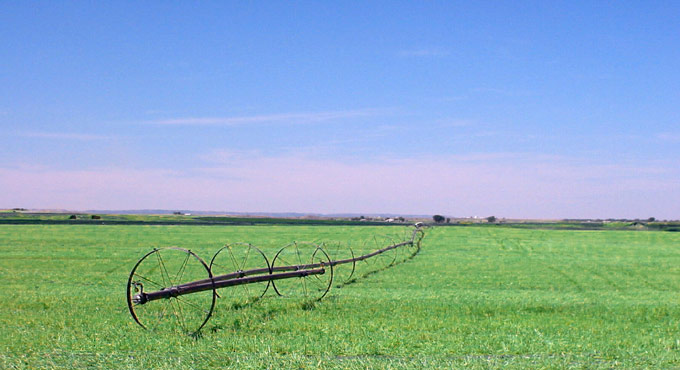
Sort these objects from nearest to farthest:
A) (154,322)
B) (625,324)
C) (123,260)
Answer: (154,322) → (625,324) → (123,260)

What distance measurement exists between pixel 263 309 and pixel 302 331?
2.70 metres

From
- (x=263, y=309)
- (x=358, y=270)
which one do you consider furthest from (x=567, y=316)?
(x=358, y=270)

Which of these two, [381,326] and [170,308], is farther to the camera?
[170,308]

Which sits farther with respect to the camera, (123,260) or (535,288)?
(123,260)

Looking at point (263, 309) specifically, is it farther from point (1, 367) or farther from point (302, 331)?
point (1, 367)

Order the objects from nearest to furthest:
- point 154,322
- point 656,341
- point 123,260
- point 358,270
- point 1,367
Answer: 1. point 1,367
2. point 656,341
3. point 154,322
4. point 358,270
5. point 123,260

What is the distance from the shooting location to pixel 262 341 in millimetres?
10906

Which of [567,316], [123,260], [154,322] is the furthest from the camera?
[123,260]

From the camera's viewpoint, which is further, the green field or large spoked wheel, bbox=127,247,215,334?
large spoked wheel, bbox=127,247,215,334

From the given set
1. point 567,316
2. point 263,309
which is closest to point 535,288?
point 567,316

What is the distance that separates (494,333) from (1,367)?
A: 28.8 ft

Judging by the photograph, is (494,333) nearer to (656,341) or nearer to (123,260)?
(656,341)

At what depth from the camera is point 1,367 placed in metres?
9.21

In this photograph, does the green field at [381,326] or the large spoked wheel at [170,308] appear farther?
the large spoked wheel at [170,308]
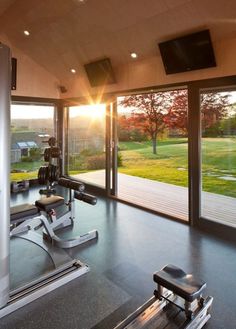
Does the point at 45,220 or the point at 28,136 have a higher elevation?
the point at 28,136

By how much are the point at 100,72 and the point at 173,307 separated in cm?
389

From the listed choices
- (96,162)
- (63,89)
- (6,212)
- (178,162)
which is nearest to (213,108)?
(178,162)

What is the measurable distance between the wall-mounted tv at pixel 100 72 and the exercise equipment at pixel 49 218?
2.11 m

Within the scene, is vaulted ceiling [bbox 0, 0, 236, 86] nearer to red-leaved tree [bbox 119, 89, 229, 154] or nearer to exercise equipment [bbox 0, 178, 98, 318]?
red-leaved tree [bbox 119, 89, 229, 154]

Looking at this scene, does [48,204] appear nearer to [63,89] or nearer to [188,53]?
[188,53]

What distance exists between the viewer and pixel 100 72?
4.63m

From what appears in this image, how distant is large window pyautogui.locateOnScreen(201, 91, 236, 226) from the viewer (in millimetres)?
3324

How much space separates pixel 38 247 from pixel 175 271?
1.74 metres

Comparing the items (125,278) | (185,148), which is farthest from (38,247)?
(185,148)

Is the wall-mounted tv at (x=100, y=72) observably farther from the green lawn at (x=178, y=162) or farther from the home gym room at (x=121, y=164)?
the green lawn at (x=178, y=162)

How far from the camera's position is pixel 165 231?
3.48 metres

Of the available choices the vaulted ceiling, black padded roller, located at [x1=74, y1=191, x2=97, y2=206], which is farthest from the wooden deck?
the vaulted ceiling

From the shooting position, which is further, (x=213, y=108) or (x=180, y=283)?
(x=213, y=108)

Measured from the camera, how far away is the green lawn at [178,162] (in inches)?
135
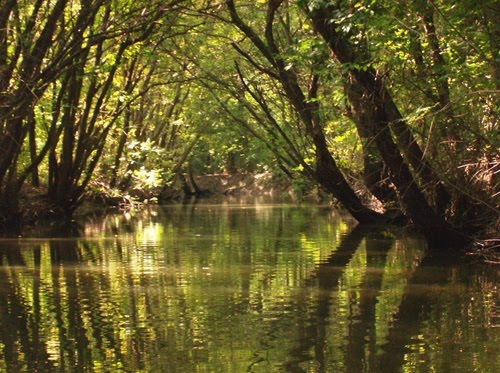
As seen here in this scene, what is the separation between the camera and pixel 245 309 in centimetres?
960

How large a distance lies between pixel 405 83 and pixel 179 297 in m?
6.65

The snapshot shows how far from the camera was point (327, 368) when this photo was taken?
22.5 ft

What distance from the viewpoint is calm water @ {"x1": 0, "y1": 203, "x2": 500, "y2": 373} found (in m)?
7.21

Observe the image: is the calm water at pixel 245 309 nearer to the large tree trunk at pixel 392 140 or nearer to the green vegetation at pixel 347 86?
the large tree trunk at pixel 392 140

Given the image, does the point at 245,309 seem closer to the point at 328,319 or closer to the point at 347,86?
the point at 328,319

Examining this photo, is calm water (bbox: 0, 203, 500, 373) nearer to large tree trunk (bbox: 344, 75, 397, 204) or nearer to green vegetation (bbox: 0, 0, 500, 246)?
green vegetation (bbox: 0, 0, 500, 246)

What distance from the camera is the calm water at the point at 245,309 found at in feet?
23.7

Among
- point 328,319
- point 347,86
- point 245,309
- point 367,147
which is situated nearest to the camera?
point 328,319

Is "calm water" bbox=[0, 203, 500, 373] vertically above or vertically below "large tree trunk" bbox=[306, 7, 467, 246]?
below

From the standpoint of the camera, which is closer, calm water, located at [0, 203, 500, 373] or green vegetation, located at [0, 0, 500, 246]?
calm water, located at [0, 203, 500, 373]

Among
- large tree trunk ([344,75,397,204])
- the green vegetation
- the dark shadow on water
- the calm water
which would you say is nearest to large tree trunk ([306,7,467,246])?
the green vegetation

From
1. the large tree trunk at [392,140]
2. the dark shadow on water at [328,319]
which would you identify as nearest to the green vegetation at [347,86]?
the large tree trunk at [392,140]

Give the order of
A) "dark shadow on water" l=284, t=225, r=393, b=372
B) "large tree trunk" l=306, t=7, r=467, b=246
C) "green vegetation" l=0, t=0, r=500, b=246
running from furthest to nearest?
"large tree trunk" l=306, t=7, r=467, b=246
"green vegetation" l=0, t=0, r=500, b=246
"dark shadow on water" l=284, t=225, r=393, b=372

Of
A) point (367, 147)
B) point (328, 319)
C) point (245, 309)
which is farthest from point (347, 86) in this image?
point (328, 319)
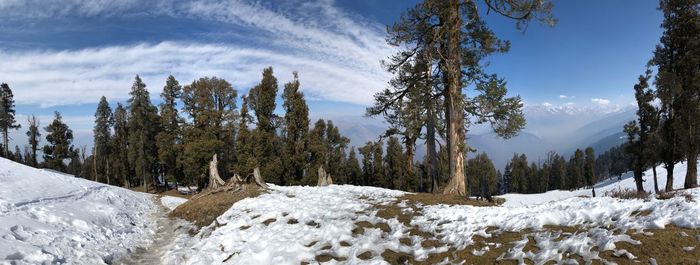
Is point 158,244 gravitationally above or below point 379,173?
above

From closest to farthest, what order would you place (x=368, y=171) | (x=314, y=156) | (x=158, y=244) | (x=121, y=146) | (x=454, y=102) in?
(x=158, y=244) < (x=454, y=102) < (x=314, y=156) < (x=121, y=146) < (x=368, y=171)

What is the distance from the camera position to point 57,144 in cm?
5406

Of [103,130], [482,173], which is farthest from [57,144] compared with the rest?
[482,173]

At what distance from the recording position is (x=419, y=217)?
9047mm

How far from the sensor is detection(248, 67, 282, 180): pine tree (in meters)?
33.7

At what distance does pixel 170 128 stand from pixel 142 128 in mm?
4255

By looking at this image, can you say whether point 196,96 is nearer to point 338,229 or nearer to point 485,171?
point 338,229

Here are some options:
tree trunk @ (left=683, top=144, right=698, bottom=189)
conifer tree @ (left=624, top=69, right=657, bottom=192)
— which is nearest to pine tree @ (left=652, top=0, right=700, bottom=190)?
tree trunk @ (left=683, top=144, right=698, bottom=189)

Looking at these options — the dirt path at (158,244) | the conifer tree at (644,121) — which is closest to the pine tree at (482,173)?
the conifer tree at (644,121)

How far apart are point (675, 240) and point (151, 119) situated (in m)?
49.8

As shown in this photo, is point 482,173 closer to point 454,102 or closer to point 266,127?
point 266,127

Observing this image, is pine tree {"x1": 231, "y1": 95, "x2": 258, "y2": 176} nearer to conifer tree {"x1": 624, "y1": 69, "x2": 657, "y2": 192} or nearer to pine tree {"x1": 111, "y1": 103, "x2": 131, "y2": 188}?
pine tree {"x1": 111, "y1": 103, "x2": 131, "y2": 188}

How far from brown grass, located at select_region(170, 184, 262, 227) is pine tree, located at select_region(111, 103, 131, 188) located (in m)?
45.8

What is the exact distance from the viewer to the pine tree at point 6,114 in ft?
174
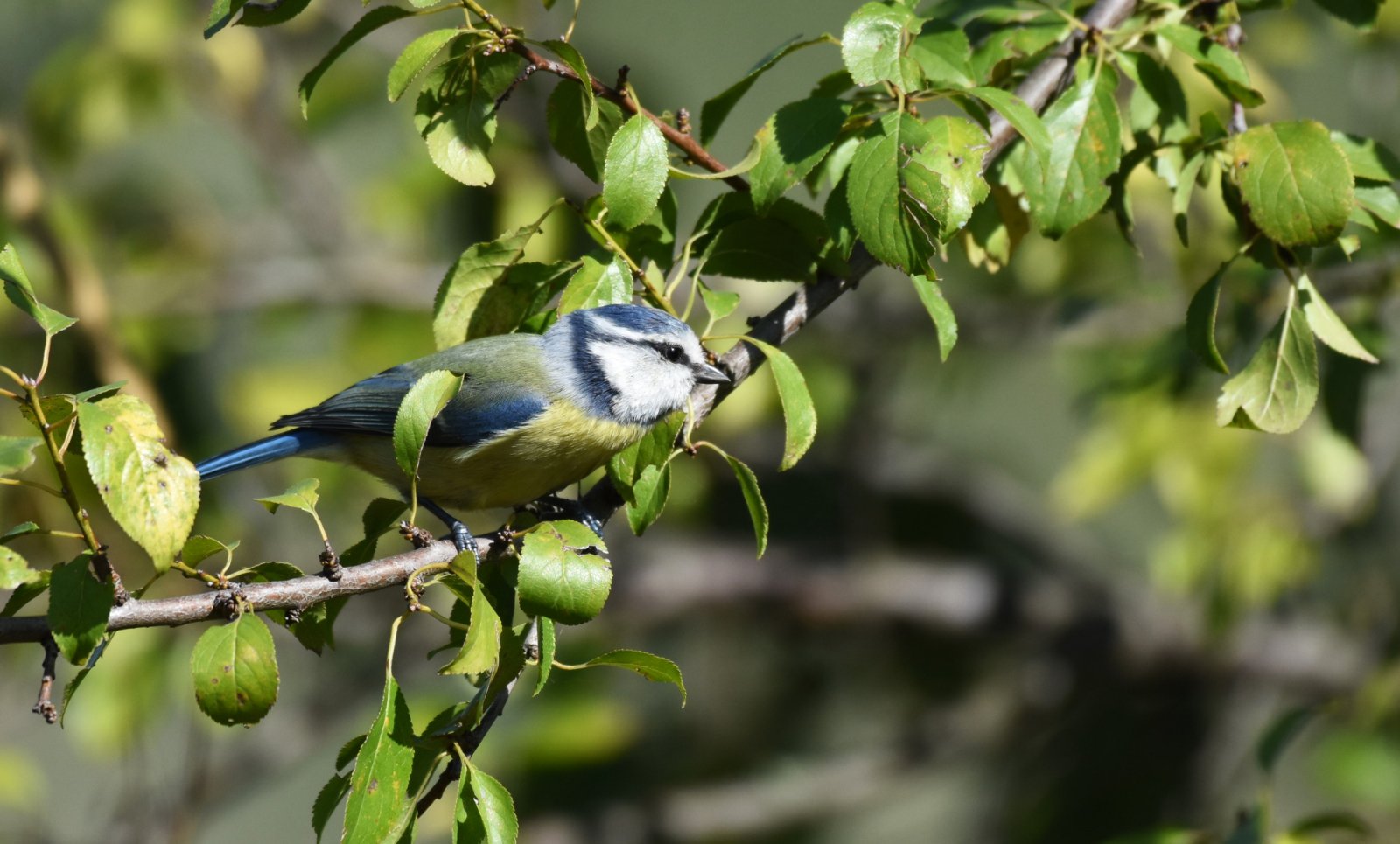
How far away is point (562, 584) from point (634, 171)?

Exercise requirements:
Render all of the material above as a JSON list of strings, one string per line. Skip blank lines and leave out the picture lines.

Answer for the task:
[
  "Sort these objects from nearest to farthest:",
  "A) (154,322)",
  "B) (625,324)",
  "C) (123,260)",
  "Answer: (154,322) → (625,324) → (123,260)",
  "What distance measurement exists between pixel 263 309 and pixel 302 331?",
  "2.70 metres",
  "From",
  "- (x=263, y=309)",
  "- (x=358, y=270)",
  "which one do you consider furthest from (x=567, y=316)?",
  "(x=358, y=270)",
  "Which of these two, [381,326] and [170,308], is farther to the camera?",
  "[170,308]",
  "Which sits farther with respect to the camera, (123,260) or (535,288)?",
  "(123,260)",
  "Looking at point (263, 309) specifically, is it farther from point (1, 367) or farther from point (302, 331)?",
  "point (1, 367)",
  "Order the objects from nearest to furthest:",
  "- point 154,322",
  "- point 656,341",
  "- point 123,260",
  "- point 358,270",
  "- point 1,367",
  "Answer: 1. point 1,367",
  "2. point 656,341",
  "3. point 154,322",
  "4. point 358,270",
  "5. point 123,260",
  "What is the distance from the shooting location to pixel 262 341 in millimetres?",
  "10906",
  "Which of [567,316], [123,260], [154,322] is the furthest from the camera?",
  "[123,260]",
  "From the camera's viewpoint, which is further, the green field or large spoked wheel, bbox=127,247,215,334?",
  "large spoked wheel, bbox=127,247,215,334",
  "From the given set",
  "1. point 567,316",
  "2. point 263,309",
  "which is closest to point 535,288?",
  "point 567,316",
  "What is the distance that separates (494,333) from (1,367)?",
  "A: 28.8 ft",
  "Judging by the photograph, is (494,333) nearer to (656,341) or nearer to (123,260)?",
  "(656,341)",
  "At what depth from the camera is point 1,367 placed in metres?",
  "9.21",
  "In this photograph, does the green field at [381,326] or the large spoked wheel at [170,308] appear farther?",
  "the large spoked wheel at [170,308]",
  "Does the point at 45,220 or the point at 28,136 have a higher elevation?",
  "the point at 28,136",
  "By how much are the point at 100,72 and the point at 173,307 separated in cm?",
  "389",
  "From the listed choices",
  "- (96,162)",
  "- (63,89)",
  "- (6,212)",
  "- (178,162)",
  "which is nearest to (213,108)?",
  "(178,162)",
  "What is the measurable distance between the wall-mounted tv at pixel 100 72 and the exercise equipment at pixel 49 218?",
  "2.11 m",
  "Within the scene, is vaulted ceiling [bbox 0, 0, 236, 86] nearer to red-leaved tree [bbox 119, 89, 229, 154] or nearer to exercise equipment [bbox 0, 178, 98, 318]?",
  "red-leaved tree [bbox 119, 89, 229, 154]",
  "Looking at this scene, does [48,204] appear nearer to [63,89] or nearer to [188,53]?",
  "[188,53]",
  "What distance exists between the viewer and pixel 100 72?",
  "4.63m",
  "From what appears in this image, how distant is large window pyautogui.locateOnScreen(201, 91, 236, 226) from the viewer (in millimetres)?",
  "3324",
  "How much space separates pixel 38 247 from pixel 175 271?",
  "1.74 metres",
  "Comparing the items (125,278) | (185,148), which is farthest from (38,247)?",
  "(185,148)",
  "Is the wall-mounted tv at (x=100, y=72) observably farther from the green lawn at (x=178, y=162) or farther from the home gym room at (x=121, y=164)?",
  "the green lawn at (x=178, y=162)",
  "How far from the camera's position is pixel 165 231?",
  "3.48 metres",
  "Of the available choices the vaulted ceiling, black padded roller, located at [x1=74, y1=191, x2=97, y2=206], which is farthest from the wooden deck?",
  "the vaulted ceiling",
  "From the shooting position, which is further, (x=213, y=108) or (x=180, y=283)?",
  "(x=213, y=108)",
  "Measured from the camera, how far away is the green lawn at [178,162] (in inches)?",
  "135",
  "As seen here in this scene, what is the separation between the camera and pixel 245 309 in centimetres?",
  "960",
  "How large a distance lies between pixel 405 83 and pixel 179 297 in m?",
  "6.65",
  "The snapshot shows how far from the camera was point (327, 368) when this photo was taken?",
  "22.5 ft",
  "What distance from the viewpoint is calm water @ {\"x1\": 0, \"y1\": 203, \"x2\": 500, \"y2\": 373} found (in m)?",
  "7.21",
  "Observe the image: is the calm water at pixel 245 309 nearer to the large tree trunk at pixel 392 140 or nearer to the green vegetation at pixel 347 86?",
  "the large tree trunk at pixel 392 140",
  "Given the image, does the point at 245,309 seem closer to the point at 328,319 or closer to the point at 347,86?",
  "the point at 328,319",
  "Examining this photo, is calm water (bbox: 0, 203, 500, 373) nearer to large tree trunk (bbox: 344, 75, 397, 204) or nearer to green vegetation (bbox: 0, 0, 500, 246)?",
  "green vegetation (bbox: 0, 0, 500, 246)",
  "What distance from the camera is the calm water at the point at 245,309 found at in feet?",
  "23.7",
  "Among",
  "- point 328,319",
  "- point 347,86",
  "- point 245,309",
  "- point 367,147",
  "which is situated nearest to the camera?",
  "point 328,319",
  "Is \"calm water\" bbox=[0, 203, 500, 373] vertically above or vertically below \"large tree trunk\" bbox=[306, 7, 467, 246]?",
  "below",
  "From the standpoint of the camera, which is closer, calm water, located at [0, 203, 500, 373] or green vegetation, located at [0, 0, 500, 246]?",
  "calm water, located at [0, 203, 500, 373]",
  "Among",
  "- large tree trunk ([344,75,397,204])",
  "- the green vegetation",
  "- the dark shadow on water",
  "- the calm water",
  "which would you say is nearest to large tree trunk ([306,7,467,246])?",
  "the green vegetation",
  "From",
  "1. the large tree trunk at [392,140]",
  "2. the dark shadow on water at [328,319]",
  "which would you identify as nearest to the green vegetation at [347,86]?",
  "the large tree trunk at [392,140]",
  "Give the order of",
  "A) \"dark shadow on water\" l=284, t=225, r=393, b=372",
  "B) \"large tree trunk\" l=306, t=7, r=467, b=246",
  "C) \"green vegetation\" l=0, t=0, r=500, b=246",
  "running from furthest to nearest?",
  "\"large tree trunk\" l=306, t=7, r=467, b=246",
  "\"green vegetation\" l=0, t=0, r=500, b=246",
  "\"dark shadow on water\" l=284, t=225, r=393, b=372",
  "Of",
  "A) point (367, 147)",
  "B) point (328, 319)",
  "C) point (245, 309)",
  "which is farthest from point (347, 86) in this image?",
  "point (328, 319)",
  "Is point 158,244 gravitationally above or below point 379,173?",
  "above",
  "From closest to farthest, what order would you place (x=368, y=171) | (x=314, y=156) | (x=158, y=244) | (x=121, y=146) | (x=454, y=102) in?",
  "(x=158, y=244) < (x=454, y=102) < (x=314, y=156) < (x=121, y=146) < (x=368, y=171)",
  "What is the distance from the camera position to point 57,144 in cm?",
  "5406",
  "Of [103,130], [482,173], which is farthest from [57,144] compared with the rest?",
  "[482,173]",
  "At what distance from the recording position is (x=419, y=217)?",
  "9047mm",
  "How far from the sensor is detection(248, 67, 282, 180): pine tree (in meters)?",
  "33.7",
  "At what distance does pixel 170 128 stand from pixel 142 128 in mm?",
  "4255",
  "By looking at this image, can you say whether point 196,96 is nearer to point 338,229 or nearer to point 485,171?",
  "point 338,229",
  "Here are some options:",
  "tree trunk @ (left=683, top=144, right=698, bottom=189)",
  "conifer tree @ (left=624, top=69, right=657, bottom=192)",
  "— which is nearest to pine tree @ (left=652, top=0, right=700, bottom=190)?",
  "tree trunk @ (left=683, top=144, right=698, bottom=189)",
  "Looking at these options — the dirt path at (158,244) | the conifer tree at (644,121) — which is closest to the pine tree at (482,173)?",
  "the conifer tree at (644,121)",
  "How far apart are point (675, 240) and point (151, 119) situated (in m)?",
  "49.8",
  "As shown in this photo, is point 482,173 closer to point 454,102 or closer to point 266,127?",
  "point 266,127",
  "Observing this image, is pine tree {\"x1\": 231, \"y1\": 95, \"x2\": 258, \"y2\": 176} nearer to conifer tree {\"x1\": 624, \"y1\": 69, \"x2\": 657, \"y2\": 192} or nearer to pine tree {\"x1\": 111, \"y1\": 103, \"x2\": 131, \"y2\": 188}?",
  "pine tree {\"x1\": 111, \"y1\": 103, \"x2\": 131, \"y2\": 188}",
  "How far from brown grass, located at select_region(170, 184, 262, 227) is pine tree, located at select_region(111, 103, 131, 188) located (in m)?",
  "45.8",
  "What is the exact distance from the viewer to the pine tree at point 6,114 in ft?",
  "174",
  "How far away is point (562, 584) from point (634, 171)?"
]